Economie

Tunisie : contrebandiers et évadés fiscaux, bientôt régularisés ?

Tunisie : contrebandiers et évadés fiscaux, bientôt régularisés ?

Récemment, un projet de loi élaboré par le ministère de l’Economie, des Finances et du soutien à l’investissement ayant pour objet « la dynamisation de l’économie, l’intégration du secteur parallèle et la lutte contre l’évasion fiscale » a été soumis avec demande d’accélération d’examen à la commission des finances, de la planification et du développement au palais du Bardo.

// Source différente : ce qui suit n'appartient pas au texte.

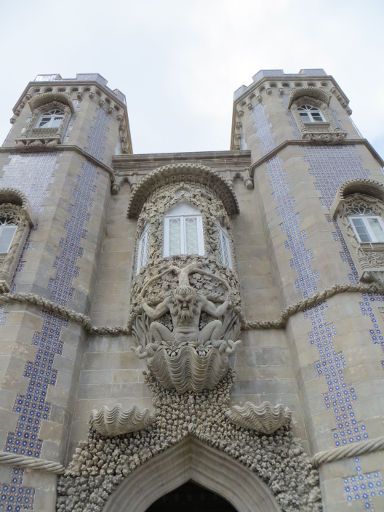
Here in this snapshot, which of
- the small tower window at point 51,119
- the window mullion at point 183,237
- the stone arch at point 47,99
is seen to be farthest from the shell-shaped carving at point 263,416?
the stone arch at point 47,99

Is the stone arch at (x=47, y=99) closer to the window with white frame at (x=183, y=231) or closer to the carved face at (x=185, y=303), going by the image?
the window with white frame at (x=183, y=231)

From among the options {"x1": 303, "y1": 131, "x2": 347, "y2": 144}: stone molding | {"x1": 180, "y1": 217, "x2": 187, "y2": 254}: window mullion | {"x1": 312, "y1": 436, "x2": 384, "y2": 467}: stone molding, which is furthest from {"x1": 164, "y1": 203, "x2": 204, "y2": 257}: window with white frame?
{"x1": 312, "y1": 436, "x2": 384, "y2": 467}: stone molding

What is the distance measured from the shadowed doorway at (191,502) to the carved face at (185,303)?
160 inches

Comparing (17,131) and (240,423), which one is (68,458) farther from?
(17,131)

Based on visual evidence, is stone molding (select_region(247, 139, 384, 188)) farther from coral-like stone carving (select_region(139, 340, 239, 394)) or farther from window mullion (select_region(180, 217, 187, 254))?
coral-like stone carving (select_region(139, 340, 239, 394))

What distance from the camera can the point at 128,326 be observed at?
373 inches

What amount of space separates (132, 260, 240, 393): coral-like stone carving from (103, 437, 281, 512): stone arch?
117 centimetres

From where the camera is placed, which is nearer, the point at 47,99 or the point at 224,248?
the point at 224,248

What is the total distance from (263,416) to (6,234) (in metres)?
7.50

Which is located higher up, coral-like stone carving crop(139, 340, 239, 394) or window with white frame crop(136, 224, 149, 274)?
window with white frame crop(136, 224, 149, 274)

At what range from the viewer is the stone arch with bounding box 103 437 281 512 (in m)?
7.30

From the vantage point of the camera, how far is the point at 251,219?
41.7 feet

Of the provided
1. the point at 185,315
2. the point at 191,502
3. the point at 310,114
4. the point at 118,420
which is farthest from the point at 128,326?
the point at 310,114

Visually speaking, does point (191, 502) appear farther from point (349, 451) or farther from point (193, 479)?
point (349, 451)
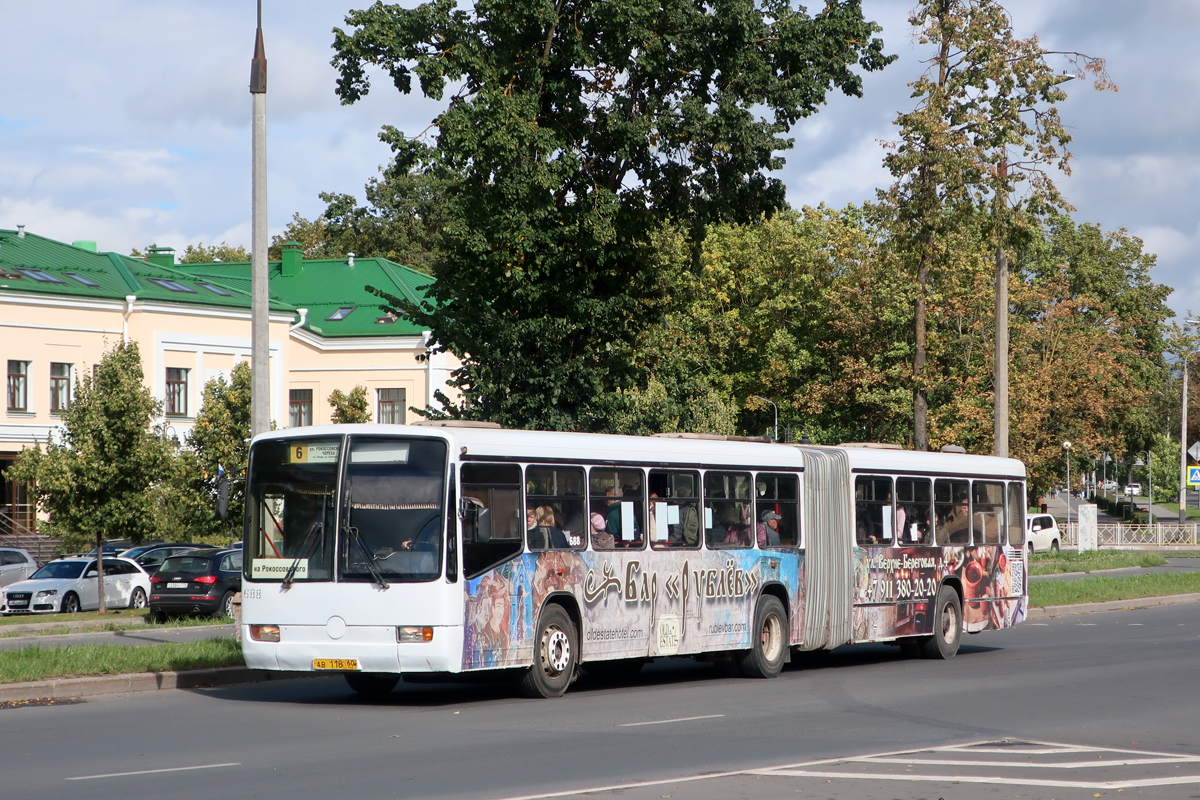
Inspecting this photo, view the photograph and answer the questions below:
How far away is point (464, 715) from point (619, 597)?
10.0 ft

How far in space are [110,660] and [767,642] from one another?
7.88 metres

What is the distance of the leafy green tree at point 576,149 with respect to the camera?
25.3 m

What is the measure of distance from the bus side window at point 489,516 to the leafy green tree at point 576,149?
10.0 meters

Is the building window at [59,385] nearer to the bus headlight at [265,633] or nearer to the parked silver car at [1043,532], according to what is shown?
the parked silver car at [1043,532]

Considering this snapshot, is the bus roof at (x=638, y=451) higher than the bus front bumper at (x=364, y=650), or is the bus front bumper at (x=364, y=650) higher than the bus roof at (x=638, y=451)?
the bus roof at (x=638, y=451)

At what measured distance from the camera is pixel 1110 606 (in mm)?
32094

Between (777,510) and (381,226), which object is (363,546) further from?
(381,226)

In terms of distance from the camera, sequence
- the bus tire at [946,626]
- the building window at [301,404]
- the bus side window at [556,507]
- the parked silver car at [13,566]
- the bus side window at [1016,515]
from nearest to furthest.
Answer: the bus side window at [556,507]
the bus tire at [946,626]
the bus side window at [1016,515]
the parked silver car at [13,566]
the building window at [301,404]

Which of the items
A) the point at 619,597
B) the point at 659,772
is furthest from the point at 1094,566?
the point at 659,772

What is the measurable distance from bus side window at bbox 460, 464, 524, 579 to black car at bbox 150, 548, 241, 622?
1716 centimetres

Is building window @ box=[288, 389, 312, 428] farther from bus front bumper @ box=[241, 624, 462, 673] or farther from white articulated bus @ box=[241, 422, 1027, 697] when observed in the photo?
bus front bumper @ box=[241, 624, 462, 673]

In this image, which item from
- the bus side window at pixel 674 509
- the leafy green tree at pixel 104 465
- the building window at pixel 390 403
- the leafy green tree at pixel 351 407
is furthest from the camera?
the building window at pixel 390 403

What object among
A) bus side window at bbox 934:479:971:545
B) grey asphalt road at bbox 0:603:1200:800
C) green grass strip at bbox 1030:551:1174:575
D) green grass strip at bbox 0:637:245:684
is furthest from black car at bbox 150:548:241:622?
green grass strip at bbox 1030:551:1174:575

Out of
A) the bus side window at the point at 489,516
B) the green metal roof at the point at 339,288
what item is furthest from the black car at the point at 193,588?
the green metal roof at the point at 339,288
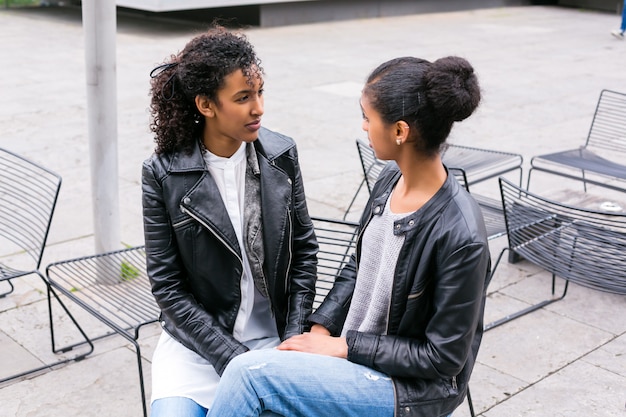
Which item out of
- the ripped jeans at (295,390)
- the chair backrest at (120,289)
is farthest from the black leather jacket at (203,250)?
the chair backrest at (120,289)

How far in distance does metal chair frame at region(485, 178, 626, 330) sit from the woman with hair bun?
1586 mm

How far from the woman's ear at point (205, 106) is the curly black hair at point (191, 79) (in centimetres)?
1

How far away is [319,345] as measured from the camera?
2395mm

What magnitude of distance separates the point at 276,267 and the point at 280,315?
0.18 metres

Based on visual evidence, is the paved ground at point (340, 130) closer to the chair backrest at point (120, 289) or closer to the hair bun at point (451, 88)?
the chair backrest at point (120, 289)

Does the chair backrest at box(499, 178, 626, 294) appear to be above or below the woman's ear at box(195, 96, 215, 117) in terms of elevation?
below

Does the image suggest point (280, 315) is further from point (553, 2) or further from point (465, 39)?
point (553, 2)

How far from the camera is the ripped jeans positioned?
2225 mm

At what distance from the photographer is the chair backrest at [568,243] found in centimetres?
385

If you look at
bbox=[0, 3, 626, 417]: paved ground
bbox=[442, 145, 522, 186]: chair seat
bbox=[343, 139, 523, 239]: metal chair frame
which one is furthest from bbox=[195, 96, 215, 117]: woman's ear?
bbox=[442, 145, 522, 186]: chair seat

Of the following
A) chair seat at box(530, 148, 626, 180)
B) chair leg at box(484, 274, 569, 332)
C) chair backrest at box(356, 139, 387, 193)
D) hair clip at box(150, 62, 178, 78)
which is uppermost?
hair clip at box(150, 62, 178, 78)

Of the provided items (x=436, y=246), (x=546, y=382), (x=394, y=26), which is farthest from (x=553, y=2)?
(x=436, y=246)

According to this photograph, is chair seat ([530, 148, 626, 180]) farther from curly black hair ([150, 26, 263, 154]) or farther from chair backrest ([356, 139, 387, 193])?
curly black hair ([150, 26, 263, 154])

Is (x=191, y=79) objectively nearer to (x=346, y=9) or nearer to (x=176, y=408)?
(x=176, y=408)
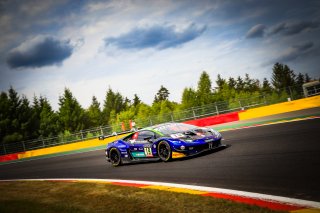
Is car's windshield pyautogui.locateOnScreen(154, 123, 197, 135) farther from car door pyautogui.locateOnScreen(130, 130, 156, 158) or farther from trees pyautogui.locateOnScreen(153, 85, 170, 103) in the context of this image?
trees pyautogui.locateOnScreen(153, 85, 170, 103)

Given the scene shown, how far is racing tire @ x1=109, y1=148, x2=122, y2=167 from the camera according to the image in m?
11.2

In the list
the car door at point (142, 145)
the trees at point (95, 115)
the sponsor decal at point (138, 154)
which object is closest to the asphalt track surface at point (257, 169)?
the car door at point (142, 145)

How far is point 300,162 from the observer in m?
5.86

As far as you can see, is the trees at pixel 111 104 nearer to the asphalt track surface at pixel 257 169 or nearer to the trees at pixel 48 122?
the trees at pixel 48 122

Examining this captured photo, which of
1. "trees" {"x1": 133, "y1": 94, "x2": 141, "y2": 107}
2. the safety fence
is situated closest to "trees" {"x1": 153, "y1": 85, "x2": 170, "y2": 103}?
"trees" {"x1": 133, "y1": 94, "x2": 141, "y2": 107}

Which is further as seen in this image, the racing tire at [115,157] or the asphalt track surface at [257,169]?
the racing tire at [115,157]

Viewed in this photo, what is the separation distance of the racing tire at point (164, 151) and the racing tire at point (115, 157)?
7.10 feet

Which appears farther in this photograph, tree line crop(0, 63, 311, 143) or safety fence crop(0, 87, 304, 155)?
tree line crop(0, 63, 311, 143)

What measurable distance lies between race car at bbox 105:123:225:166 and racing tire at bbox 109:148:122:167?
55mm

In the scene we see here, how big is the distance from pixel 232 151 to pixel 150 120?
1918 cm

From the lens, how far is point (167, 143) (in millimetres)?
9148

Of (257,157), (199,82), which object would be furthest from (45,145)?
(199,82)

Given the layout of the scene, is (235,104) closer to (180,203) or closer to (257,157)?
(257,157)

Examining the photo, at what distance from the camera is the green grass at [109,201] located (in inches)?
174
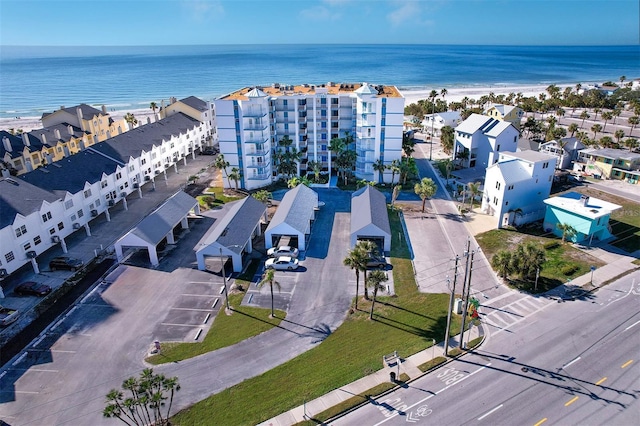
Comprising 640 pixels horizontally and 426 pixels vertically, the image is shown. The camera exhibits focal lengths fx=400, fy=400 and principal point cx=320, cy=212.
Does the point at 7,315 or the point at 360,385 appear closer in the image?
the point at 360,385

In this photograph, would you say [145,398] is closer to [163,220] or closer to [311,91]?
[163,220]

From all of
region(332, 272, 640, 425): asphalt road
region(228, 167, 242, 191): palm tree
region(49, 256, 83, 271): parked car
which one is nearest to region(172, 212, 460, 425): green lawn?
region(332, 272, 640, 425): asphalt road

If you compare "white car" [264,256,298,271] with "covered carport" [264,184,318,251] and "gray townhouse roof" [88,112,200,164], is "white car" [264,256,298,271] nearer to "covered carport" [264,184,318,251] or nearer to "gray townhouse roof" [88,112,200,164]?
"covered carport" [264,184,318,251]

Le projet de loi prévoit un impôt libératoire de 10% sur les fonds non déclarés du secteur informel et ce dans l’objectif de le réintégrer dans le circuit économique.

Selon le projet de loi, toute personne qui détient des fonds provenant d’activités non déclarées et qui les dépose volontairement dans un compte bancaire ou postal avant la fin de décembre 2020, pourrait bénéficier d’une régularisation de sa situation.

A été prévue également, la régularisation des infractions fiscales pour défaut de déclaration de détention de devises sous forme de billets de banque étrangers, à condition de payer un impôt de 10% et de déposer les devises en question dans des comptes spéciaux en devises ou en dinar convertible.

Cependant, ces nouvelles dispositions ont créé une polémique du fait qu’elles sont considérées par certains comme une bouée de sauvetage pour la corruption et la fraude, tandis que d’autres les considèrent comme une opportunité de récupérer des fonds qui serviraient à renflouer les caisses de l’Etat.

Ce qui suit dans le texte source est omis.